### [TEXTO SELECIONADO]
=-=-=
Este texto analisa essa alteração, suas implicações para a responsabilidade contratual e, especialmente, para as responsabilidades subsidiária e solidária. A inovação legislativa conferiu ao réu a oportunidade de cumprir a tutela específica antes da conversão da obrigação em perdas e danos, impactando diretamente o cumprimento das decisões judiciais.
Contextualização Normativa
Antes da alteração promovida pela Lei nº 14.833/2024, o art. 499 do CPC estabelecia que a obrigação (de fazer, de não fazer ou de entregar coisa) somente seria convertida em perdas e danos sob duas condições:
(a) mediante requerimento da parte autora;
(b) ou de ofício, se for impossível o cumprimento específico da obrigação ou a obtenção de resultado prático equivalente.
Essa norma está inserida na Seção IV do Capítulo XII do Título I do Livro I da Parte Especial do CPC, que trata do julgamento das ações relativas às prestações de fazer, de não fazer e de entregar coisa, com a regulação da forma de cumprimento das decisões judiciais e das consequências jurídicas aplicáveis nas hipóteses de descumprimento das obrigações.
Lei nº 14.833/2024 e Art. 499 do CPC
A Lei nº 14.833/2024 introduziu um parágrafo único no art. 499 do CPC, com o seguinte teor:
"Parágrafo único. Nas hipóteses de responsabilidade contratual previstas nos arts. 441, 618 e 757 da Lei nº 10.406, de 10 de janeiro de 2002 (Código Civil), e de responsabilidade subsidiária e solidária, se requerida a conversão da obrigação em perdas e danos, o juiz concederá, primeiramente, a faculdade para o cumprimento da tutela específica".
O dispositivo estabelece que, nas hipóteses de responsabilidade contratual previstas nos arts. 441 (vícios ou defeitos ocultos), 618 (solidez e segurança do trabalho nos contratos de empreitada e outras construções) e 757 (contratos de seguro) do Código Civil, bem como nas situações de responsabilidade subsidiária e solidária, o juiz deve, primeiramente, conceder ao réu a faculdade para cumprir a tutela específica, antes da conversão da obrigação em perdas e danos.
Essa inovação representa uma ampliação da primazia do cumprimento específico das obrigações, ao refletir a preferência do ordenamento jurídico pelo adimplemento da obrigação na forma originalmente pactuada.
A primazia do cumprimento específico fundamenta-se na ideia de que, sempre que possível, as obrigações devem ser cumpridas conforme os termos originalmente acordados entre as partes, respeitando a vontade e as expectativas originárias que motivaram a formação do contrato.
=-=-=
### [MATERIAL BRUTO]

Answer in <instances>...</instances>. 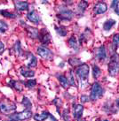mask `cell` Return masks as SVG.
<instances>
[{
    "label": "cell",
    "mask_w": 119,
    "mask_h": 121,
    "mask_svg": "<svg viewBox=\"0 0 119 121\" xmlns=\"http://www.w3.org/2000/svg\"><path fill=\"white\" fill-rule=\"evenodd\" d=\"M8 121H14V120H8Z\"/></svg>",
    "instance_id": "obj_39"
},
{
    "label": "cell",
    "mask_w": 119,
    "mask_h": 121,
    "mask_svg": "<svg viewBox=\"0 0 119 121\" xmlns=\"http://www.w3.org/2000/svg\"><path fill=\"white\" fill-rule=\"evenodd\" d=\"M115 24H116V21L114 20H106L105 22H104V24H103V28H104L105 30H110L111 27H112Z\"/></svg>",
    "instance_id": "obj_19"
},
{
    "label": "cell",
    "mask_w": 119,
    "mask_h": 121,
    "mask_svg": "<svg viewBox=\"0 0 119 121\" xmlns=\"http://www.w3.org/2000/svg\"><path fill=\"white\" fill-rule=\"evenodd\" d=\"M50 114L48 112H43L40 114H36L34 116V119L36 121H44L47 118H49Z\"/></svg>",
    "instance_id": "obj_16"
},
{
    "label": "cell",
    "mask_w": 119,
    "mask_h": 121,
    "mask_svg": "<svg viewBox=\"0 0 119 121\" xmlns=\"http://www.w3.org/2000/svg\"><path fill=\"white\" fill-rule=\"evenodd\" d=\"M117 104H118V106H119V101H117Z\"/></svg>",
    "instance_id": "obj_38"
},
{
    "label": "cell",
    "mask_w": 119,
    "mask_h": 121,
    "mask_svg": "<svg viewBox=\"0 0 119 121\" xmlns=\"http://www.w3.org/2000/svg\"><path fill=\"white\" fill-rule=\"evenodd\" d=\"M10 86L12 87H14V89H16V90H18V91H21V89H22V86H21V84H20V81H12L10 82Z\"/></svg>",
    "instance_id": "obj_23"
},
{
    "label": "cell",
    "mask_w": 119,
    "mask_h": 121,
    "mask_svg": "<svg viewBox=\"0 0 119 121\" xmlns=\"http://www.w3.org/2000/svg\"><path fill=\"white\" fill-rule=\"evenodd\" d=\"M15 7L19 11H26L29 9V4L23 1H17L15 2Z\"/></svg>",
    "instance_id": "obj_14"
},
{
    "label": "cell",
    "mask_w": 119,
    "mask_h": 121,
    "mask_svg": "<svg viewBox=\"0 0 119 121\" xmlns=\"http://www.w3.org/2000/svg\"><path fill=\"white\" fill-rule=\"evenodd\" d=\"M0 13H1V14L4 15L5 17H7V18H15L16 17V14L9 13V12H7V11H1Z\"/></svg>",
    "instance_id": "obj_32"
},
{
    "label": "cell",
    "mask_w": 119,
    "mask_h": 121,
    "mask_svg": "<svg viewBox=\"0 0 119 121\" xmlns=\"http://www.w3.org/2000/svg\"><path fill=\"white\" fill-rule=\"evenodd\" d=\"M28 57V62H27V67H36L37 64H38V61L37 58L35 57V56L32 53H26Z\"/></svg>",
    "instance_id": "obj_11"
},
{
    "label": "cell",
    "mask_w": 119,
    "mask_h": 121,
    "mask_svg": "<svg viewBox=\"0 0 119 121\" xmlns=\"http://www.w3.org/2000/svg\"><path fill=\"white\" fill-rule=\"evenodd\" d=\"M68 63L71 65L72 66H77V65H81L82 62L80 59L78 58H76V57H70L69 59H68Z\"/></svg>",
    "instance_id": "obj_21"
},
{
    "label": "cell",
    "mask_w": 119,
    "mask_h": 121,
    "mask_svg": "<svg viewBox=\"0 0 119 121\" xmlns=\"http://www.w3.org/2000/svg\"><path fill=\"white\" fill-rule=\"evenodd\" d=\"M26 30H27V33H28V35L31 38H37L38 37V30L37 28H35V27H29V26H26Z\"/></svg>",
    "instance_id": "obj_13"
},
{
    "label": "cell",
    "mask_w": 119,
    "mask_h": 121,
    "mask_svg": "<svg viewBox=\"0 0 119 121\" xmlns=\"http://www.w3.org/2000/svg\"><path fill=\"white\" fill-rule=\"evenodd\" d=\"M78 121H85V120H84V119H79Z\"/></svg>",
    "instance_id": "obj_37"
},
{
    "label": "cell",
    "mask_w": 119,
    "mask_h": 121,
    "mask_svg": "<svg viewBox=\"0 0 119 121\" xmlns=\"http://www.w3.org/2000/svg\"><path fill=\"white\" fill-rule=\"evenodd\" d=\"M108 10V5H107V4L106 3H103V2H100V3L96 4L94 8H93V11H94V13L95 14H101V13H106Z\"/></svg>",
    "instance_id": "obj_9"
},
{
    "label": "cell",
    "mask_w": 119,
    "mask_h": 121,
    "mask_svg": "<svg viewBox=\"0 0 119 121\" xmlns=\"http://www.w3.org/2000/svg\"><path fill=\"white\" fill-rule=\"evenodd\" d=\"M63 118H64V121H70V118H69V115H68V110H64L63 111Z\"/></svg>",
    "instance_id": "obj_34"
},
{
    "label": "cell",
    "mask_w": 119,
    "mask_h": 121,
    "mask_svg": "<svg viewBox=\"0 0 119 121\" xmlns=\"http://www.w3.org/2000/svg\"><path fill=\"white\" fill-rule=\"evenodd\" d=\"M14 52L16 53V55H20V41H17L16 43H15V45H14Z\"/></svg>",
    "instance_id": "obj_31"
},
{
    "label": "cell",
    "mask_w": 119,
    "mask_h": 121,
    "mask_svg": "<svg viewBox=\"0 0 119 121\" xmlns=\"http://www.w3.org/2000/svg\"><path fill=\"white\" fill-rule=\"evenodd\" d=\"M104 121H108V120H104Z\"/></svg>",
    "instance_id": "obj_40"
},
{
    "label": "cell",
    "mask_w": 119,
    "mask_h": 121,
    "mask_svg": "<svg viewBox=\"0 0 119 121\" xmlns=\"http://www.w3.org/2000/svg\"><path fill=\"white\" fill-rule=\"evenodd\" d=\"M56 31H57V33H58L61 36H65L67 33H68V30L65 28V27H56Z\"/></svg>",
    "instance_id": "obj_25"
},
{
    "label": "cell",
    "mask_w": 119,
    "mask_h": 121,
    "mask_svg": "<svg viewBox=\"0 0 119 121\" xmlns=\"http://www.w3.org/2000/svg\"><path fill=\"white\" fill-rule=\"evenodd\" d=\"M83 111H84V107L81 104H76L73 106V116H74V118L79 119L82 117Z\"/></svg>",
    "instance_id": "obj_10"
},
{
    "label": "cell",
    "mask_w": 119,
    "mask_h": 121,
    "mask_svg": "<svg viewBox=\"0 0 119 121\" xmlns=\"http://www.w3.org/2000/svg\"><path fill=\"white\" fill-rule=\"evenodd\" d=\"M113 46L115 49L119 48V35H115L113 37Z\"/></svg>",
    "instance_id": "obj_28"
},
{
    "label": "cell",
    "mask_w": 119,
    "mask_h": 121,
    "mask_svg": "<svg viewBox=\"0 0 119 121\" xmlns=\"http://www.w3.org/2000/svg\"><path fill=\"white\" fill-rule=\"evenodd\" d=\"M109 73L111 76H116L119 73V57L118 55H113L109 64Z\"/></svg>",
    "instance_id": "obj_2"
},
{
    "label": "cell",
    "mask_w": 119,
    "mask_h": 121,
    "mask_svg": "<svg viewBox=\"0 0 119 121\" xmlns=\"http://www.w3.org/2000/svg\"><path fill=\"white\" fill-rule=\"evenodd\" d=\"M89 65L86 64H83L76 69V75L78 76L79 80L81 81L83 87L88 83V76H89Z\"/></svg>",
    "instance_id": "obj_1"
},
{
    "label": "cell",
    "mask_w": 119,
    "mask_h": 121,
    "mask_svg": "<svg viewBox=\"0 0 119 121\" xmlns=\"http://www.w3.org/2000/svg\"><path fill=\"white\" fill-rule=\"evenodd\" d=\"M16 109V105L10 100L5 99L0 102V111L3 113H9Z\"/></svg>",
    "instance_id": "obj_3"
},
{
    "label": "cell",
    "mask_w": 119,
    "mask_h": 121,
    "mask_svg": "<svg viewBox=\"0 0 119 121\" xmlns=\"http://www.w3.org/2000/svg\"><path fill=\"white\" fill-rule=\"evenodd\" d=\"M58 80L63 87L66 88V87H68V81L66 76H64V75H60V76H58Z\"/></svg>",
    "instance_id": "obj_20"
},
{
    "label": "cell",
    "mask_w": 119,
    "mask_h": 121,
    "mask_svg": "<svg viewBox=\"0 0 119 121\" xmlns=\"http://www.w3.org/2000/svg\"><path fill=\"white\" fill-rule=\"evenodd\" d=\"M67 79H68V84H70L71 86H74V87H76V86H77L76 82L75 77H74V74H73V73H72V71H70V72L68 73V76H67Z\"/></svg>",
    "instance_id": "obj_18"
},
{
    "label": "cell",
    "mask_w": 119,
    "mask_h": 121,
    "mask_svg": "<svg viewBox=\"0 0 119 121\" xmlns=\"http://www.w3.org/2000/svg\"><path fill=\"white\" fill-rule=\"evenodd\" d=\"M92 72H93V76L94 78H98L100 75L101 73V72H100V69L99 68V66H97V65H93V67H92Z\"/></svg>",
    "instance_id": "obj_26"
},
{
    "label": "cell",
    "mask_w": 119,
    "mask_h": 121,
    "mask_svg": "<svg viewBox=\"0 0 119 121\" xmlns=\"http://www.w3.org/2000/svg\"><path fill=\"white\" fill-rule=\"evenodd\" d=\"M27 17H28V19H29V20L31 21V22H33V23H35V24L40 23L41 18L37 11L33 10V11H31V12H29V13L27 14Z\"/></svg>",
    "instance_id": "obj_8"
},
{
    "label": "cell",
    "mask_w": 119,
    "mask_h": 121,
    "mask_svg": "<svg viewBox=\"0 0 119 121\" xmlns=\"http://www.w3.org/2000/svg\"><path fill=\"white\" fill-rule=\"evenodd\" d=\"M112 7L115 8V12L117 13V15H119V1H114L112 4Z\"/></svg>",
    "instance_id": "obj_33"
},
{
    "label": "cell",
    "mask_w": 119,
    "mask_h": 121,
    "mask_svg": "<svg viewBox=\"0 0 119 121\" xmlns=\"http://www.w3.org/2000/svg\"><path fill=\"white\" fill-rule=\"evenodd\" d=\"M97 57L100 60H104L106 57H107V52H106V49L105 46H100L98 50V52H97Z\"/></svg>",
    "instance_id": "obj_15"
},
{
    "label": "cell",
    "mask_w": 119,
    "mask_h": 121,
    "mask_svg": "<svg viewBox=\"0 0 119 121\" xmlns=\"http://www.w3.org/2000/svg\"><path fill=\"white\" fill-rule=\"evenodd\" d=\"M31 116H32V111L30 110H25L23 111L11 115L10 118L11 120L14 121H22L25 119H29V118H31Z\"/></svg>",
    "instance_id": "obj_4"
},
{
    "label": "cell",
    "mask_w": 119,
    "mask_h": 121,
    "mask_svg": "<svg viewBox=\"0 0 119 121\" xmlns=\"http://www.w3.org/2000/svg\"><path fill=\"white\" fill-rule=\"evenodd\" d=\"M73 13H72L71 11L69 10H65V11H62L60 13L58 14V17L61 20H71L72 18H73Z\"/></svg>",
    "instance_id": "obj_12"
},
{
    "label": "cell",
    "mask_w": 119,
    "mask_h": 121,
    "mask_svg": "<svg viewBox=\"0 0 119 121\" xmlns=\"http://www.w3.org/2000/svg\"><path fill=\"white\" fill-rule=\"evenodd\" d=\"M8 29V25L5 22L0 20V34H3Z\"/></svg>",
    "instance_id": "obj_27"
},
{
    "label": "cell",
    "mask_w": 119,
    "mask_h": 121,
    "mask_svg": "<svg viewBox=\"0 0 119 121\" xmlns=\"http://www.w3.org/2000/svg\"><path fill=\"white\" fill-rule=\"evenodd\" d=\"M38 38L41 41V43H43L44 44H49L51 43V35L46 28L41 29L39 35H38Z\"/></svg>",
    "instance_id": "obj_6"
},
{
    "label": "cell",
    "mask_w": 119,
    "mask_h": 121,
    "mask_svg": "<svg viewBox=\"0 0 119 121\" xmlns=\"http://www.w3.org/2000/svg\"><path fill=\"white\" fill-rule=\"evenodd\" d=\"M102 94H103V88H102L101 86H100L98 82H95L92 87L90 99L92 100V101H95V100L99 99V98L101 96Z\"/></svg>",
    "instance_id": "obj_5"
},
{
    "label": "cell",
    "mask_w": 119,
    "mask_h": 121,
    "mask_svg": "<svg viewBox=\"0 0 119 121\" xmlns=\"http://www.w3.org/2000/svg\"><path fill=\"white\" fill-rule=\"evenodd\" d=\"M68 45L72 49L77 50V42H76V39L75 36H72L69 38V40H68Z\"/></svg>",
    "instance_id": "obj_22"
},
{
    "label": "cell",
    "mask_w": 119,
    "mask_h": 121,
    "mask_svg": "<svg viewBox=\"0 0 119 121\" xmlns=\"http://www.w3.org/2000/svg\"><path fill=\"white\" fill-rule=\"evenodd\" d=\"M37 85V81L34 80V79H31V80H29V81L26 82V86H27L29 88H31V87H34L35 86Z\"/></svg>",
    "instance_id": "obj_30"
},
{
    "label": "cell",
    "mask_w": 119,
    "mask_h": 121,
    "mask_svg": "<svg viewBox=\"0 0 119 121\" xmlns=\"http://www.w3.org/2000/svg\"><path fill=\"white\" fill-rule=\"evenodd\" d=\"M89 99H90V97H88L87 95H82L80 97V100H81L82 103H87L89 101Z\"/></svg>",
    "instance_id": "obj_35"
},
{
    "label": "cell",
    "mask_w": 119,
    "mask_h": 121,
    "mask_svg": "<svg viewBox=\"0 0 119 121\" xmlns=\"http://www.w3.org/2000/svg\"><path fill=\"white\" fill-rule=\"evenodd\" d=\"M4 51H5V44L2 42H0V54L3 53Z\"/></svg>",
    "instance_id": "obj_36"
},
{
    "label": "cell",
    "mask_w": 119,
    "mask_h": 121,
    "mask_svg": "<svg viewBox=\"0 0 119 121\" xmlns=\"http://www.w3.org/2000/svg\"><path fill=\"white\" fill-rule=\"evenodd\" d=\"M22 104H23L25 107L27 108V110H29L32 106V104H31V102L29 100V98L27 97H24L23 100H22Z\"/></svg>",
    "instance_id": "obj_29"
},
{
    "label": "cell",
    "mask_w": 119,
    "mask_h": 121,
    "mask_svg": "<svg viewBox=\"0 0 119 121\" xmlns=\"http://www.w3.org/2000/svg\"><path fill=\"white\" fill-rule=\"evenodd\" d=\"M89 4L86 2V1H81L80 3L78 4V6H77V8H78V10L81 12V13H84L85 11V9L87 8V6H88Z\"/></svg>",
    "instance_id": "obj_24"
},
{
    "label": "cell",
    "mask_w": 119,
    "mask_h": 121,
    "mask_svg": "<svg viewBox=\"0 0 119 121\" xmlns=\"http://www.w3.org/2000/svg\"><path fill=\"white\" fill-rule=\"evenodd\" d=\"M38 53L41 57H43L44 59H50L53 56L52 52L49 49L44 47V46H40L38 48Z\"/></svg>",
    "instance_id": "obj_7"
},
{
    "label": "cell",
    "mask_w": 119,
    "mask_h": 121,
    "mask_svg": "<svg viewBox=\"0 0 119 121\" xmlns=\"http://www.w3.org/2000/svg\"><path fill=\"white\" fill-rule=\"evenodd\" d=\"M20 73L22 76L26 78H31L35 75V73L32 70H29V69H25V68L20 69Z\"/></svg>",
    "instance_id": "obj_17"
}]
</instances>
=-=-=
### [REQUISITOS DAS TAREFAS]
1. As afirmações abaixo concordam com o texto sobre o art. 499 do CPC? Responda sim ou não a cada uma e cite literalmente as palavras do texto que decidem a resposta.
(a) Antes da Lei nº 14.833/2024, a obrigação podia ser convertida em perdas e danos mediante requerimento da parte autora.
(b) O art. 757 do Código Civil, mencionado no parágrafo único, trata dos contratos de empreitada.
(c) O parágrafo único do art. 499 do CPC foi introduzido pela Lei nº 10.406.
2. Como prosseguiria o texto sobre o art. 499 do CPC? Escreva a continuação, começando logo após a última frase apresentada.
O material provém de outra fonte.

### [RESPOSTAS DAS TAREFAS]
1.
(a) Sim: "(a) mediante requerimento da parte autora;"
(b) Não: "757 (contratos de seguro)"
(c) Não: "A Lei nº 14.833/2024 introduziu um parágrafo único no art. 499 do CPC"

2.
Logo, quando uma pessoa participante de um negócio jurídico ou, mais especificamente, de um contrato, descumpre suas obrigações (de fazer, de não fazer ou de entrega de coisa) e é demandada judicialmente para esse fim, deve ser dada preferência para que elas sejam realizadas na forma específica ajustada entre as partes, em detrimento de alternativas como a conversão em obrigação de pagar por meio de perdas e danos.
Consequências Práticas da Alteração Legal
A modificação legal reforça o cumprimento específico da obrigação como regra. Em consequência, reserva a conversão em perdas e danos como medida excepcional. Esse movimento legislativo alinha-se à tendência de valorização da efetividade das relações contratuais, para que as partes cumpram as suas obrigações conforme o ajustado.
Ao estabelecer explicitamente que o devedor deve ter primeiramente a oportunidade de cumprir a tutela específica, mesmo em casos em que o credor tenha formulado expressamente pedido de conversão em perdas e danos, o CPC deixa claro que a execução específica da obrigação não é apenas uma preferência, mas uma prioridade a ser observada inclusive no processo judicial.
Ademais, a referência específica no parágrafo único no art. 499 do CPC às hipóteses de responsabilidade contratual e às figuras da responsabilidade subsidiária e solidária expande o escopo da norma, aplicando-a de forma ampla. Isso significa que, independentemente da natureza da obrigação (seja ela decorrente de contrato, de atos ilícitos ou de qualquer outra fonte de obrigações previstas no ordenamento jurídico), deve-se buscar inicialmente o cumprimento específico, na forma acordada entre as partes ou prevista em lei.
Esta mudança legislativa reforça a efetividade contratual como um valor jurídico a ser buscado no processo judicial, ao prever que as partes devem cumprir as suas obrigações conforme acordado ou definido em lei. Consequentemente, amplia-se a segurança jurídica nos negócios jurídicos, ao privilegiar o cumprimento específico das obrigações de fazer, de não fazer ou de entrega de coisa.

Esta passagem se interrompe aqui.